Abstract
The integration of orthogonal data modalities greatly supports the interpretation of transcriptomic landscapes in complex tissues. In particular, spatially resolved gene expression profiles are key to understand tissue organization and function. However, spatial transcriptomics (ST) profiling techniques lack single-cell resolution and require a combination with single-cell RNA sequencing (scRNA-seq) information to deconvolute the spatially indexed datasets. Leveraging the strengths of both data types, we developed SPOTlight, a computational tool that enables the integration of ST with scRNA-seq data to infer the location of cell types and states within a complex tissue. SPOTlight is centered around a seeded non-negative matrix factorization (NMF) regression, initialized using cell-type marker genes, and non-negative least squares (NNLS) to subsequently deconvolute ST capture locations (spots).

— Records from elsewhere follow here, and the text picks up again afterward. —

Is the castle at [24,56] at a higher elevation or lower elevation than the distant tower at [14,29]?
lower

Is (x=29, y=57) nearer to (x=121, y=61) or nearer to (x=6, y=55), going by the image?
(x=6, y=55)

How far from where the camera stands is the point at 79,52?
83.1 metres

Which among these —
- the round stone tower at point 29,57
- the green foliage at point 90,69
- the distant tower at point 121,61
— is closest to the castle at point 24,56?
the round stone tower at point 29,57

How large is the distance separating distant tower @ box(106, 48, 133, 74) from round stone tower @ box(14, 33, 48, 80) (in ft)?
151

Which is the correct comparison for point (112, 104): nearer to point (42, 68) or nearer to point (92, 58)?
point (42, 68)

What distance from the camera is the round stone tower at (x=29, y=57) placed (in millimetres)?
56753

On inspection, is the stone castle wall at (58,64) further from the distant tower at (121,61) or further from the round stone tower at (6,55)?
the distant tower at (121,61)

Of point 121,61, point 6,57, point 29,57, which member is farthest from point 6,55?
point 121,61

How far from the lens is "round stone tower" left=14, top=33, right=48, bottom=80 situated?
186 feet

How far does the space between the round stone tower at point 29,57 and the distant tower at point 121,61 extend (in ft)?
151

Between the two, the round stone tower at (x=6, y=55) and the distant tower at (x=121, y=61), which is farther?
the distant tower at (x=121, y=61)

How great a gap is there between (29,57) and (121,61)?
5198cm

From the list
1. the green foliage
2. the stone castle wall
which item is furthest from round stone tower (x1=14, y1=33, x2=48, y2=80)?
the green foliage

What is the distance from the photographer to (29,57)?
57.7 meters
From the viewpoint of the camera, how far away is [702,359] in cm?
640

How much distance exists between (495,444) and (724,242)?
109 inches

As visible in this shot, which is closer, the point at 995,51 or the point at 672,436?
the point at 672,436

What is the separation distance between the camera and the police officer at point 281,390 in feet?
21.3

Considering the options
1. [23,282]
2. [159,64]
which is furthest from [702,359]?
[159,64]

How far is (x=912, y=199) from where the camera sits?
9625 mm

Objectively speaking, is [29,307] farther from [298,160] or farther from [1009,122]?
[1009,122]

Using synthetic spots, simulating varying reference quantities and qualities, we confirmed high prediction accuracy also with shallowly sequenced or small-sized scRNA-seq reference datasets. We trained the NMF regression model with sample-matched or external datasets, resulting in accurate and sensitive spatial predictions. SPOTlight deconvolution of the mouse brain correctly mapped subtle neuronal cell states of the cortical layers and the defined architecture of the hippocampus. In human pancreatic cancer, we successfully segmented patient sections into healthy and cancerous areas, and further fine-mapped normal and neoplastic cell states. Trained on an external pancreatic tumor immune reference, we charted the localization of clinical-relevant and tumor-specific immune cell states. Using SPOTlight to detect regional enrichment of immune cells and their co-localization with tumor and adjacent stroma provides an illustrative example in its flexible application spectrum and future potential in digital pathology.
Competing Interest Statement
The authors have declared no competing interest.